Records drawn from a dataset:
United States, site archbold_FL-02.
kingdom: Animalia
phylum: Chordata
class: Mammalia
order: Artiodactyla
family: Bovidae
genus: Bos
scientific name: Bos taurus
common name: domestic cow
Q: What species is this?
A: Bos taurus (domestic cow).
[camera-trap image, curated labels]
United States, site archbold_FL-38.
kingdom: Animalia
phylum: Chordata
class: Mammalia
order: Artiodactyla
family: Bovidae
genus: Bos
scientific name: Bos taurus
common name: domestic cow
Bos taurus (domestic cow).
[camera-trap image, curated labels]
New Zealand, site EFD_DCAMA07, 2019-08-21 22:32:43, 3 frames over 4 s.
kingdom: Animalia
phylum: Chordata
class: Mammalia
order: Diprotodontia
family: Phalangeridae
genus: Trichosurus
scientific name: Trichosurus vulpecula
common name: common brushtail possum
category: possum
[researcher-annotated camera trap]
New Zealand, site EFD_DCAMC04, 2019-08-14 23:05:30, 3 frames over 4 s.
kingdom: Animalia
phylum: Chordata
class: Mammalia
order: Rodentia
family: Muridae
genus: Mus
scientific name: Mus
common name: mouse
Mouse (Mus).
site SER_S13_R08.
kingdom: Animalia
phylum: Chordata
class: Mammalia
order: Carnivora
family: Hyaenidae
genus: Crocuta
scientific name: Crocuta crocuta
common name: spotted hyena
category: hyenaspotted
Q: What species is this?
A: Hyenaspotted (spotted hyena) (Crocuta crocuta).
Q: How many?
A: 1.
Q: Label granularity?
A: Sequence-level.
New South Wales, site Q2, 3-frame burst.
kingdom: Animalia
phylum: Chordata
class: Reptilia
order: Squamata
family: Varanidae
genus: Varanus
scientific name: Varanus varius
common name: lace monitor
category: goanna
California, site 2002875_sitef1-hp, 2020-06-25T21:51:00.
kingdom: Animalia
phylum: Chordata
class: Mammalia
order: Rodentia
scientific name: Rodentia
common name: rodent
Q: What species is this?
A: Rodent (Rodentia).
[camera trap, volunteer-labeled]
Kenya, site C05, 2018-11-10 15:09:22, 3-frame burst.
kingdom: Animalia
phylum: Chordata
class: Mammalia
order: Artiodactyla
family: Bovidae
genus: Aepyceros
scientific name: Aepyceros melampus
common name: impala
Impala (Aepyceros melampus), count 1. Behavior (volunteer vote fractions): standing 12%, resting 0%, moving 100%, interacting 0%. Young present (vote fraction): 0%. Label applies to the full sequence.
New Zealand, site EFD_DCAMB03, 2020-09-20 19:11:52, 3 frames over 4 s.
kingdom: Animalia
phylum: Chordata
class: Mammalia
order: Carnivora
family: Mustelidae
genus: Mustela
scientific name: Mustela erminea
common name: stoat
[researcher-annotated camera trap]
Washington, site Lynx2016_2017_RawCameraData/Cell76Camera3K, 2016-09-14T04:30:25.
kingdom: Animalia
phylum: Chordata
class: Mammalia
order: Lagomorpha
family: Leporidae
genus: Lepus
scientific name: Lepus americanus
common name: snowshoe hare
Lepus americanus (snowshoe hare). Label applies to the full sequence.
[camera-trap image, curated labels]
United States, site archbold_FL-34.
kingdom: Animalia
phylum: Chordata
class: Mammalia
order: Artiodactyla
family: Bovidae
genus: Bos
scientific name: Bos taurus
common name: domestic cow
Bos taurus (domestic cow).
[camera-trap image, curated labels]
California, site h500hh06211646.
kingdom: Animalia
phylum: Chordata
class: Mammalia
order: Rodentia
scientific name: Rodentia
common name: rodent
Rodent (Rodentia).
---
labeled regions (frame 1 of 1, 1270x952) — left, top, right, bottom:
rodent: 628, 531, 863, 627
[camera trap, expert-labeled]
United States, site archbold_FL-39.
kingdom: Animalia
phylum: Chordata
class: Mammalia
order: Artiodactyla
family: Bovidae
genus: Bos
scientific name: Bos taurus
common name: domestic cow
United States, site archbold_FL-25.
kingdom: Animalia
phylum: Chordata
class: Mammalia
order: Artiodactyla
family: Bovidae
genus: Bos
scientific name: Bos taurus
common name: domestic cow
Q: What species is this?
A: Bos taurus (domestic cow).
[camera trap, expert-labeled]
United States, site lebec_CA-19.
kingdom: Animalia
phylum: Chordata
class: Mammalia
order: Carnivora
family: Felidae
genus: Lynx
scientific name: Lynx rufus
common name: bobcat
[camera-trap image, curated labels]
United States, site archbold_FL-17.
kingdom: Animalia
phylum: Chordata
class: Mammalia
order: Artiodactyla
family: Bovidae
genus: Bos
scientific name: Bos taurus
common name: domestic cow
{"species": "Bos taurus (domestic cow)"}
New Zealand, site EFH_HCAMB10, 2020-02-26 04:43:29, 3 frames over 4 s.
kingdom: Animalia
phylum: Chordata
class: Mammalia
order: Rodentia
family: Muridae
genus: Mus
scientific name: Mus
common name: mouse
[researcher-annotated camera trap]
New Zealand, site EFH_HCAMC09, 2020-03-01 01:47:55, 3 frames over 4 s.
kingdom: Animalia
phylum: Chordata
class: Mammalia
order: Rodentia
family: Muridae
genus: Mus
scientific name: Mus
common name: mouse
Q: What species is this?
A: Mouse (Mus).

Task objective
Reading through the records above, report each line in which the string "United" is found.

Output
United States, site archbold_FL-02.
United States, site archbold_FL-38.
United States, site archbold_FL-34.
United States, site archbold_FL-39.
United States, site archbold_FL-25.
United States, site lebec_CA-19.
United States, site archbold_FL-17.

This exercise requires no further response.